Hoy día tiene lugar una desmesurada extensión del derecho a mentir en cualesquiera polémicas sociales. Se esconde entre la ambigüedad, el desaire o la complicidad más grosera y abona una continua satisfacción del maniqueísmo que ha invadido definitivamente nuestra vida pública. Muchos son los que proclaman equivocadamente que cuando defiendo mis postulados y los de mis correligionarios, en nada debo avergonzarme: Mentir por no perjudicar una causa es no mentir, es sostener un comportamiento acorde con la realidad a la que debo enfrentarme. Este amargo equívoco o error, la extensión del derecho a mentir como una especie de atributo de militancia o una costumbre avalada por la complicidad del silencio, va calando en el tejido social y creo que, lejos de resolver nuestro horizonte, lo va tiñendo de pesimismo y desesperanza ...




[1] “Lumen Fidei” (La luz de la fe), Carta encíclica de Su Santidad Francisco. Editorial San Pablo, Madrid, 2013, página 38.
[2] Con esta encíclica, publicada el 5 de julio de 2013, el papa Benedicto XVI completaba las dedicadas a las tres virtudes teologales, tras la publicación de Spe salvi (2007) y Caritas in veritate (2009) sobre la esperanza y la caridad. El texto fue asumido por el papa Francisco, tras la renuncia al papado de su predecesor, enriqueciéndolas con algunas aportaciones. En la fecha de su publicación, se indicaba en un comunicado oficial del Vaticano, que el nuevo papa se suma a las encíclicas del Papa Benedicto XVI sobre la caridad y la esperanza y asume el "valioso trabajo" realizado por el Papa emérito, que ya había "prácticamente completado" la encíclica sobre la fe. A esta "primera redacción" –añadía el comunicado- el Santo Padre Francisco agrega ahora "algunas aportaciones".
[3] Esta persistencia argumental en las distopías puede comprobarse en aportaciones literarias especialmente conocidas y diferentes como 1984 la novela publicada por George Orwell en 1949 o la serie de libros ilustrados V de Vendetta, aparecida en 1982, escrita por Allan Moore e ilustrada por David Lloyd.
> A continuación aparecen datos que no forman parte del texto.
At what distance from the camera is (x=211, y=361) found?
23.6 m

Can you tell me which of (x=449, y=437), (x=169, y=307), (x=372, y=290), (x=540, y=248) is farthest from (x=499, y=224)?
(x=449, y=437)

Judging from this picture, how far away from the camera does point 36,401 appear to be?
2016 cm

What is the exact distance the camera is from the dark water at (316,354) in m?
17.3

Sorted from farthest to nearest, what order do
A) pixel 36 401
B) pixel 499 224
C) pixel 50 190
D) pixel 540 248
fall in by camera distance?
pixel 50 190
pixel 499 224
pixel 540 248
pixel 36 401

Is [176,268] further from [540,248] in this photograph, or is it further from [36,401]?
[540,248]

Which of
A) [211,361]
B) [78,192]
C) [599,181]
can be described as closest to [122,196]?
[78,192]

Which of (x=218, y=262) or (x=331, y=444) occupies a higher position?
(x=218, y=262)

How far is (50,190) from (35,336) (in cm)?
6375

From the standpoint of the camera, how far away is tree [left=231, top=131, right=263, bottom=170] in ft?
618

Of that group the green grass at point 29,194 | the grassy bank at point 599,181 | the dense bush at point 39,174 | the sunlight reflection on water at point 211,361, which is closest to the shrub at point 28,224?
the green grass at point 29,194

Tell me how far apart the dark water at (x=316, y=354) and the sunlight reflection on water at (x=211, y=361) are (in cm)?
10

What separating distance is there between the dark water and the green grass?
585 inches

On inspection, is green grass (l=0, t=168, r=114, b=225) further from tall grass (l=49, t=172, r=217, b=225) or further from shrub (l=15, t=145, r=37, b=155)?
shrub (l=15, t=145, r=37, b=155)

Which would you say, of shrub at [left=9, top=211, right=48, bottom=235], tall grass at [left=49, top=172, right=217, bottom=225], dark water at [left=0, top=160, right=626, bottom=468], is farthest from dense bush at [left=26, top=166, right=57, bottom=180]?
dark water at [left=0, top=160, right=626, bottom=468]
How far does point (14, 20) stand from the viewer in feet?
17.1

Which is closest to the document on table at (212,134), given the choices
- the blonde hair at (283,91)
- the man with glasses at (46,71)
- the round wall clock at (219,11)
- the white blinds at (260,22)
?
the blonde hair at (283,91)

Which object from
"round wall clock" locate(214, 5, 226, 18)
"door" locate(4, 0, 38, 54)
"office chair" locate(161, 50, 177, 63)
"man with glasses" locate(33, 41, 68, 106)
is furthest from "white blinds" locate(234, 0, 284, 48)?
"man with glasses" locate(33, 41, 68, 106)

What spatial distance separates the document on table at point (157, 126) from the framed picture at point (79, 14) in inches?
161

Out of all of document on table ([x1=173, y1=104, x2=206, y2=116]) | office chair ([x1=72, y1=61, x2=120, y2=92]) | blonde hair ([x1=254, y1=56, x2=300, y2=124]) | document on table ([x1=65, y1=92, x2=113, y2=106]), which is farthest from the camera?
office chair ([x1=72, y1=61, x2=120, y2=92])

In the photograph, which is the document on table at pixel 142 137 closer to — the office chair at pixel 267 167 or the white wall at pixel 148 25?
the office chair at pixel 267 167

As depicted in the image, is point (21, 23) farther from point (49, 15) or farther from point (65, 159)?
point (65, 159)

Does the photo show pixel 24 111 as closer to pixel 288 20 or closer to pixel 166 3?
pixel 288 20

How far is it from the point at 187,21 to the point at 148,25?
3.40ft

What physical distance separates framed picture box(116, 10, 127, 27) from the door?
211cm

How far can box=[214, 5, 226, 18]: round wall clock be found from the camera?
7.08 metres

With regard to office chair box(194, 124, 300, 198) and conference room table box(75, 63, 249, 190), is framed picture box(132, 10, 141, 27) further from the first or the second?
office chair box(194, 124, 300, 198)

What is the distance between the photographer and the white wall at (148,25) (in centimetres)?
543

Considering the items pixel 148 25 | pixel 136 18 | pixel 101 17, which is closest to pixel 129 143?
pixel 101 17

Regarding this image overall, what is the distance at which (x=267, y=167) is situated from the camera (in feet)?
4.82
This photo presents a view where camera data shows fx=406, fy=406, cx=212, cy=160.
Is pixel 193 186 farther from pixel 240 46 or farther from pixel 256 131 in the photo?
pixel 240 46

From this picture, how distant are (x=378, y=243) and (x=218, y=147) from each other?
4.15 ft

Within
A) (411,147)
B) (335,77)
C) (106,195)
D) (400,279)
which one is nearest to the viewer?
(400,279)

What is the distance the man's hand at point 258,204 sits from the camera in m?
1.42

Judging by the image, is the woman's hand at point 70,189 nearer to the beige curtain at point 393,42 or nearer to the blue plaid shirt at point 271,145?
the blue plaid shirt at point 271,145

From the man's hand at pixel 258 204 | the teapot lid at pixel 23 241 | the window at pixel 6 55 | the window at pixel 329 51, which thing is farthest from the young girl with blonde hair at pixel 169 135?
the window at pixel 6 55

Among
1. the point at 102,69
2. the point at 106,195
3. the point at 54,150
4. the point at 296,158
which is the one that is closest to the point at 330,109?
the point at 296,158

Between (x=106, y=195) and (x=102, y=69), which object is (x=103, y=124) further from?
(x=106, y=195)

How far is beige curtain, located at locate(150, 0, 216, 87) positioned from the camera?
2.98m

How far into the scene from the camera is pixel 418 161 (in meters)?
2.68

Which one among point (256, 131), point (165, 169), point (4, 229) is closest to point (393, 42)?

Especialmente apropiado para el comentario es el famoso relato ¡Arrepiéntete, Arlequín!", dijo el señor Tic-tac (Repent, Harlequin! Said the Ticktockman) del maestro de la ciencia ficción Harlan Ellison que, referido al tiránico cumplimiento de los horarios, fue publicado en diciembre de 1965 en la revista norteamericana Galaxia.
[4] Se considera al novelista norteamericano William Gibson (1948) como el inventor del término ciberespacio y quien mejor adelantó el desarrollo de Internet a comienzos de los años ochenta del siglo pasado.
[5] Así, en Diccionario ideológico de la lengua española del académico Julio Casares, Editorial Gustavo Gili, Segunda edición, Barcelona, 1988, página 771
[6] Diccionario de la Real Academia Española, 22ª edición.
[7] Como modo adverbial en el diccionario de Julio Casares, ob. cit., página 861.